И теперь ты не боишься боли, потому что забываешь себя, глядя в огненные очи звезды, что вот-вот рухнет к твоим ногам. Что боль? Твоя жизнь — искорка в вечном пламени, которое было до начала времен и пребудет вечно, даже когда пересохнет Океан и мир, изнуренный воспоминаниями о прошлом, развалится на части.
НЕ БОЙСЯ.
Искры ворохом разлетаются в разные стороны и гаснут в ночи… или, быть может, всё как раз наоборот? Ведь если пламя вечно, то и всякая его частица тоже наследует малую толику вечности, глоток бессмертия. В полете сквозь пустоту она длится и длится, пронзая новые миры, умирая и возрождаясь, как…
…как Феникс из пепла.
НЕ…
Ты вот-вот отринешь бренное свое тело, чтобы начать тот бесконечный полет, но в этот миг кто-то кричит пересохшими губами, срывая голос:
ХВАТИТ!!!
Ночь из черной стала серой и плакала хлопьями пепла и сажи. Сад был разорен: вода из фонтана испарилась, чаща треснула напополам, а всё остальное, как и предупреждал Крейн, сгорело. Оставалось лишь гадать, что подумали жители окрестных домов, завидев над особняком Арлини огромное зарево.

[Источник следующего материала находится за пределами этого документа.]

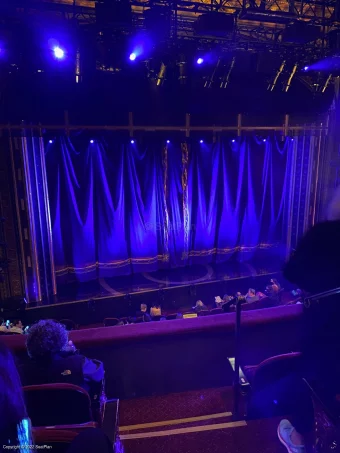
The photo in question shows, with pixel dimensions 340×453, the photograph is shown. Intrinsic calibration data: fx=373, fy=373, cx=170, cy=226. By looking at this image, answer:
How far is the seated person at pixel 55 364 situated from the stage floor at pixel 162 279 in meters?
5.72

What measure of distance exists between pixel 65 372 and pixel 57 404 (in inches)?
13.1

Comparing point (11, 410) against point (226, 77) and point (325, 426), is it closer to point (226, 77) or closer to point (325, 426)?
point (325, 426)

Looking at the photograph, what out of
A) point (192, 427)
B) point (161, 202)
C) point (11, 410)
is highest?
point (11, 410)

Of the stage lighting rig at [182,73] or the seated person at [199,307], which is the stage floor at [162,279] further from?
the stage lighting rig at [182,73]

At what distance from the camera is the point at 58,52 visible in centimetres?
635

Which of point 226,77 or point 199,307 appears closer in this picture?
point 226,77

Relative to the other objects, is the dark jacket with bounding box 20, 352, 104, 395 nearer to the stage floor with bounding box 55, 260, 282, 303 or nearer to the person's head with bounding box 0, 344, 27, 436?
the person's head with bounding box 0, 344, 27, 436

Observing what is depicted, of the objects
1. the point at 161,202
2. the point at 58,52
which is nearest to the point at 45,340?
the point at 58,52

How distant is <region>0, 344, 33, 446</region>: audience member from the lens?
103 cm

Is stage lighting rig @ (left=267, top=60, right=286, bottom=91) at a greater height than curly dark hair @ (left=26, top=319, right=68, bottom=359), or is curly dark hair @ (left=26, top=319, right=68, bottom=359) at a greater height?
stage lighting rig @ (left=267, top=60, right=286, bottom=91)

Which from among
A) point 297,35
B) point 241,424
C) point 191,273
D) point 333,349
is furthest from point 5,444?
point 191,273

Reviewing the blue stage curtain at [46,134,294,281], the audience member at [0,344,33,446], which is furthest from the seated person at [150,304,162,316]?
the audience member at [0,344,33,446]

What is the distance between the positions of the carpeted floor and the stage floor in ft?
17.8

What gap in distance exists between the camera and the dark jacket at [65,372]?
2717 mm
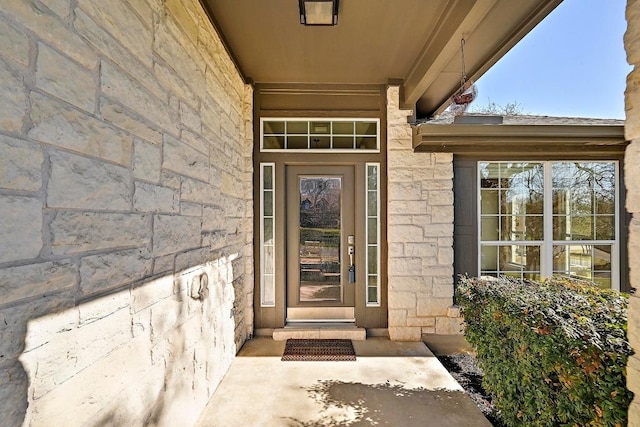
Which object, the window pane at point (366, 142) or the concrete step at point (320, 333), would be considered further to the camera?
the window pane at point (366, 142)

Камэ сидела на корточках, обхватив плечи руками, и раскачивалась из стороны в сторону. Её лицо показалось Хагену маской — белое, безжизненное. Тусклый взгляд был устремлен в пустоту. Лайра стоял совсем близко, но на сестру не смотрел — его глаза были закрыты, между бровями пролегла глубокая морщина. Своих товарищей Хаген чувствовал, не оборачиваясь — они были испуганы, но вместе с тем в их душах появилось то же странное ощущение, что и у него.